James K. Yager, representing the National Association of Broadcasters, agreed that Barton’s bill could cause DTV stations to lose cable subscribers if not carried in analog. Both Abud and Yager also urged Barton to require cable to carry their digital multicast services, a policy rejected by the FCC in February.


Under Barton’s bill, broadcasters would need to yield their analog spectrum no later than Dec. 31, 2008 — a deadline that threatens 73 million analog-TV sets that rely exclusive on free, over-the-air TV. The U.S. has about 20 million homes that are broadcast-only.
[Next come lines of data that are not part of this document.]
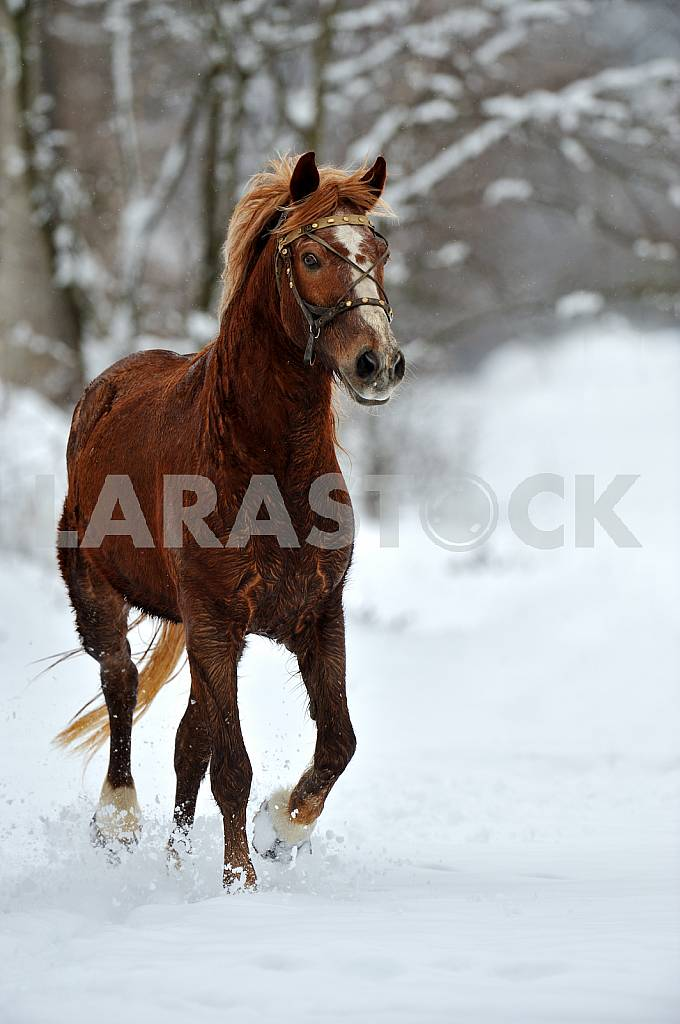 The horse is on the snow — Image 25362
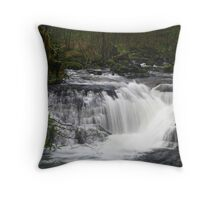 Sweet Creek 7 2010 Throw Pillow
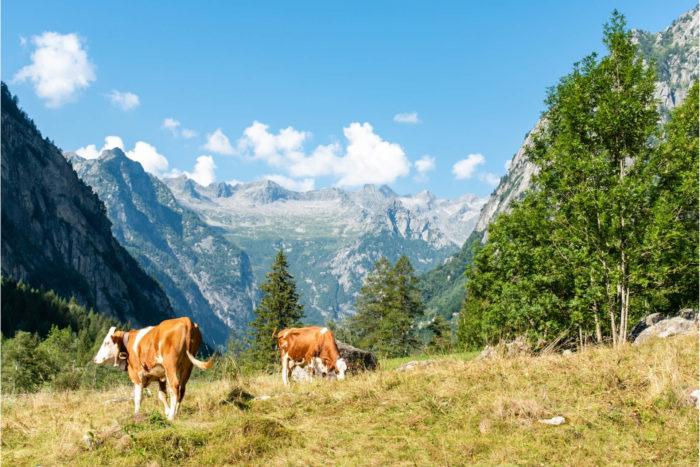 alpi in valtellina con mucche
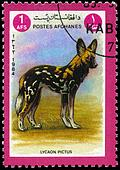AFGHANISTAN - CIRCA 1984 African hunting dog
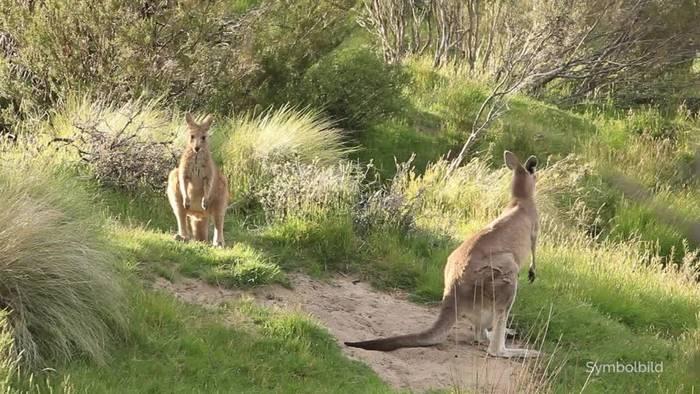 Video: Experte: Brände in Australien töteten eine Milliarde Tiere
Barton had promised that his bill would include a subsidy program to ensure that at least the poor would have ready access to affordable set-tops to keep their analog sets running in 2009. But disagreements with House Democrats over the scope of the subsidy prompted Barton to exclude subsidy provisions. Barton favors a limited subsidy while key Democrats want all 73 million sets insured.
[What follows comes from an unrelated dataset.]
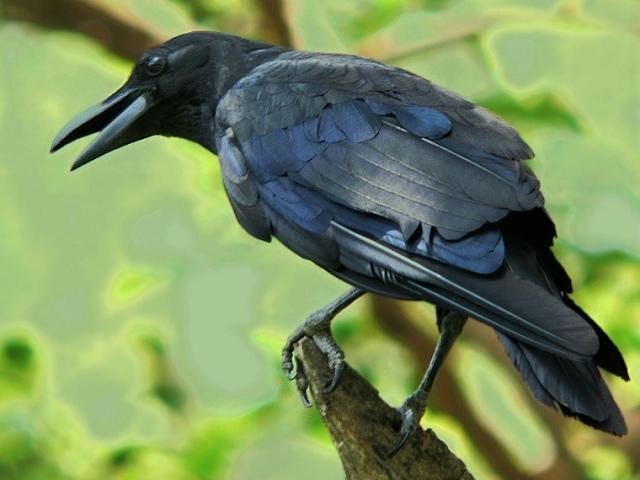 crow1207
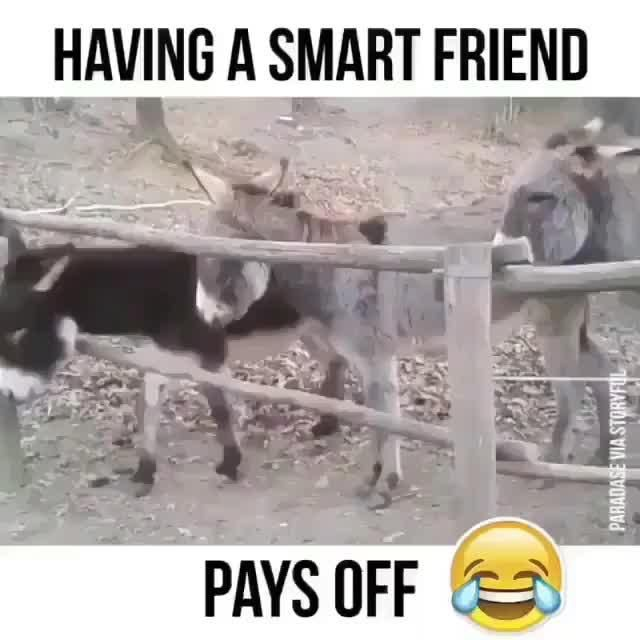 OMG YOU MUST SEE THIS DONKEY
Until the subsidy issue is resolved, Barton will likely have trouble producing bipartisan support.

Letting millions of TV sets go dark would anger consumers and make the “Whiskey Rebellion look like a tea party,” said Rep. Jay Inslee (D-Wash.). “You don’t take people’s TV sets away without dealing with the subsidy issue.”

With support from the Government Accountability Office, Rep. Edward Markey (D-Mass.) argued that a narrow, means-tested subsidy program would be nearly impossible to run efficiently and could have high administrative costs.

“This would be a challenge of unprecedented complexity,” Markey said.

Some lawmakers want to use auction proceeds to fund the set-top subsidy. Depending on the estimate, the 60 MHz of analog spectrum reclaimed from broadcasters would reap between $20 billion and $30 million at auction. Providing a $50 set-top for all 73 million sets would cost about $3.7 billion. Barton’s means-tested subsidy would probably run between $500 million and $1 billion.

“Even [at] the $3.7 billion figure, the subsidy is affordable,” said Rep. Rick Boucher (D-Va.), a means-testing opponent who predicted “a massive political backlash” to anything less that complete coverage of all 73 million analog sets.

But Rep. Cliff Stearns (R-Fla.) said he wasn’t sure any subsidies were needed. “The $3.7 billion to me is a lot of money,” he said.

Barton said all but the Dec. 31, 2008, deadline was negotiable, calling the draft bill “an evolving document.” Barton is pushing to shut down the transition quickly because he wants to sell 60 MHz of analog spectrum to wireless broadband providers and allocate 24 MHz to public safety groups that want to solve crisis management communications problems that frustrated rescue efforts at the World Trade Center after the Sept. 11, 2001, terrorist attacks.

In his testimony, McSlarrow said cable had never taken a position on Barton’s firm deadline to the transition. Earlier in the year, Insight Communications Co. CEO Michael Willner endorsed a hard date in testimony before a House subcommittee. Later, Willner said he was speaking for himself, not the industry.

If Barton’s bill became law with the dual carriage provisions, the impact would not be uniform among cable operators.


McSlarrow did not explain that Comcast Corp. and Time Warner Cable are planning a digital simulcast of all analog services over the next year or two.

It would seem unlikely that the two MSOs would have a capacity problem with dual carriage if voluntary dual carriage is their publicly announced business plan. After buying Adelphia Communications Corp., Comcast and Time Warner will control about 60% of all cable subscribers.

Barton’s bill could give cable leverage over commercial must carry stations. McSlarrow did not mention that cable operators could skirt the “downconvert one, downconvert all” restriction by convincing would-be must-carry stations that if they want analog carriage, the price is electing retransmission consent.

Cable has another option to avoid dual carriage: supply customers with digital boxes. Asked by Barton for cable’s reaction to such a box-deployment mandate, McSlarrow said, “Not positive.”